** begin **
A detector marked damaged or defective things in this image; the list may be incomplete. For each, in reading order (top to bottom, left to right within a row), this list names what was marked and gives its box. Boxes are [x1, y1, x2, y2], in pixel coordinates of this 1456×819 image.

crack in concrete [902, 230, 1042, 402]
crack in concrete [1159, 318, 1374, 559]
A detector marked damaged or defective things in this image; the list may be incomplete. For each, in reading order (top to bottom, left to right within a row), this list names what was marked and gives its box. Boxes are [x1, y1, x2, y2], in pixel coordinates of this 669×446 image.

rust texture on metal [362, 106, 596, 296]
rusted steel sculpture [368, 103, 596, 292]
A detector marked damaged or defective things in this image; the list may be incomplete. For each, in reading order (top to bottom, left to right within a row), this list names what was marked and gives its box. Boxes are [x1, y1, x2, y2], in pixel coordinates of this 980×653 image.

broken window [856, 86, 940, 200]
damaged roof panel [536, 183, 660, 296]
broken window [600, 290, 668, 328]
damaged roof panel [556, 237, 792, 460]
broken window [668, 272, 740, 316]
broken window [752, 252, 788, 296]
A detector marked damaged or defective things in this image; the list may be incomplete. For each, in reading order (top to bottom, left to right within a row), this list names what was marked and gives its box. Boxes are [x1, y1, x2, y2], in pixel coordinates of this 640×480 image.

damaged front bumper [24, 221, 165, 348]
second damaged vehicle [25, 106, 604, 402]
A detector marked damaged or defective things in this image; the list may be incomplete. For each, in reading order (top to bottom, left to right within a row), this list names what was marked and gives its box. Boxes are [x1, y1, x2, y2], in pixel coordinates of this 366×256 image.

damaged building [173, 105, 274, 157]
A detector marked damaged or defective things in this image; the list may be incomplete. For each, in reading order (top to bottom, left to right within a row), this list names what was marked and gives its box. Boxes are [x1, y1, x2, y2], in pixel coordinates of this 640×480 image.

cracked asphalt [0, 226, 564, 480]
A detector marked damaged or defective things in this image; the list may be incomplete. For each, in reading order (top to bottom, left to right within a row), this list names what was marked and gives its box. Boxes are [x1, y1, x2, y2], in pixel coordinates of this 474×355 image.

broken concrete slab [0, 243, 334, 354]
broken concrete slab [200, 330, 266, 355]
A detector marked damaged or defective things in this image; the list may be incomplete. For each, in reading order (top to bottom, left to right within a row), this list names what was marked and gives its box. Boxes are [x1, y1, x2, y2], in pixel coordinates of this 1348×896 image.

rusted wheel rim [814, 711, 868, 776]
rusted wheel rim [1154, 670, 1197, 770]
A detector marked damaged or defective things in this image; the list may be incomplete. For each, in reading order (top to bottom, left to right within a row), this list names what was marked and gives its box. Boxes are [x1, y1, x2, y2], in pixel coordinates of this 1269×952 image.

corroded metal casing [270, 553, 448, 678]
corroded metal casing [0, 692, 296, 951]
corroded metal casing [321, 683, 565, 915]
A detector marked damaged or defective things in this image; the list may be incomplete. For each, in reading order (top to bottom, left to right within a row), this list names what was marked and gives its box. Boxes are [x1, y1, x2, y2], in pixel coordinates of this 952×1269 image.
** end **
**OBJECTIVE**: Convert every line of the records above into a Markdown table with the columns Row and Line, numbering the rows in order and leaving out blank lines.

**SOLUTION TO THIS EXERCISE**:
| Row | Line |
|---|---|
| 1 | A detector marked damaged or defective things in this image; the list may be incomplete. For each, in reading order (top to bottom, left to right within a row), this list names what was marked and gives its box. Boxes are [x1, y1, x2, y2], in pixel coordinates of this 1456×819 image. |
| 2 | crack in concrete [902, 230, 1042, 402] |
| 3 | crack in concrete [1159, 318, 1374, 559] |
| 4 | A detector marked damaged or defective things in this image; the list may be incomplete. For each, in reading order (top to bottom, left to right within a row), this list names what was marked and gives its box. Boxes are [x1, y1, x2, y2], in pixel coordinates of this 669×446 image. |
| 5 | rust texture on metal [362, 106, 596, 296] |
| 6 | rusted steel sculpture [368, 103, 596, 292] |
| 7 | A detector marked damaged or defective things in this image; the list may be incomplete. For each, in reading order (top to bottom, left to right within a row), this list names what was marked and gives its box. Boxes are [x1, y1, x2, y2], in pixel coordinates of this 980×653 image. |
| 8 | broken window [856, 86, 940, 200] |
| 9 | damaged roof panel [536, 183, 660, 296] |
| 10 | broken window [600, 290, 668, 328] |
| 11 | damaged roof panel [556, 237, 792, 460] |
| 12 | broken window [668, 272, 740, 316] |
| 13 | broken window [752, 252, 788, 296] |
| 14 | A detector marked damaged or defective things in this image; the list may be incomplete. For each, in reading order (top to bottom, left to right within a row), this list names what was marked and gives its box. Boxes are [x1, y1, x2, y2], in pixel coordinates of this 640×480 image. |
| 15 | damaged front bumper [24, 221, 165, 348] |
| 16 | second damaged vehicle [25, 106, 604, 402] |
| 17 | A detector marked damaged or defective things in this image; the list may be incomplete. For each, in reading order (top to bottom, left to right within a row), this list names what was marked and gives its box. Boxes are [x1, y1, x2, y2], in pixel coordinates of this 366×256 image. |
| 18 | damaged building [173, 105, 274, 157] |
| 19 | A detector marked damaged or defective things in this image; the list may be incomplete. For each, in reading order (top to bottom, left to right within a row), this list names what was marked and gives its box. Boxes are [x1, y1, x2, y2], in pixel coordinates of this 640×480 image. |
| 20 | cracked asphalt [0, 226, 564, 480] |
| 21 | A detector marked damaged or defective things in this image; the list may be incomplete. For each, in reading order (top to bottom, left to right within a row), this list names what was marked and gives its box. Boxes are [x1, y1, x2, y2], in pixel coordinates of this 474×355 image. |
| 22 | broken concrete slab [0, 243, 334, 354] |
| 23 | broken concrete slab [200, 330, 266, 355] |
| 24 | A detector marked damaged or defective things in this image; the list may be incomplete. For each, in reading order (top to bottom, left to right within a row), this list names what was marked and gives its box. Boxes are [x1, y1, x2, y2], in pixel coordinates of this 1348×896 image. |
| 25 | rusted wheel rim [814, 711, 868, 776] |
| 26 | rusted wheel rim [1154, 670, 1197, 770] |
| 27 | A detector marked damaged or defective things in this image; the list may be incomplete. For each, in reading order (top to bottom, left to right within a row), this list names what was marked and gives its box. Boxes are [x1, y1, x2, y2], in pixel coordinates of this 1269×952 image. |
| 28 | corroded metal casing [270, 553, 448, 678] |
| 29 | corroded metal casing [0, 692, 296, 951] |
| 30 | corroded metal casing [321, 683, 565, 915] |
| 31 | A detector marked damaged or defective things in this image; the list may be incomplete. For each, in reading order (top to bottom, left to right within a row), this list names what was marked and gives its box. Boxes are [x1, y1, x2, y2], in pixel coordinates of this 952×1269 image. |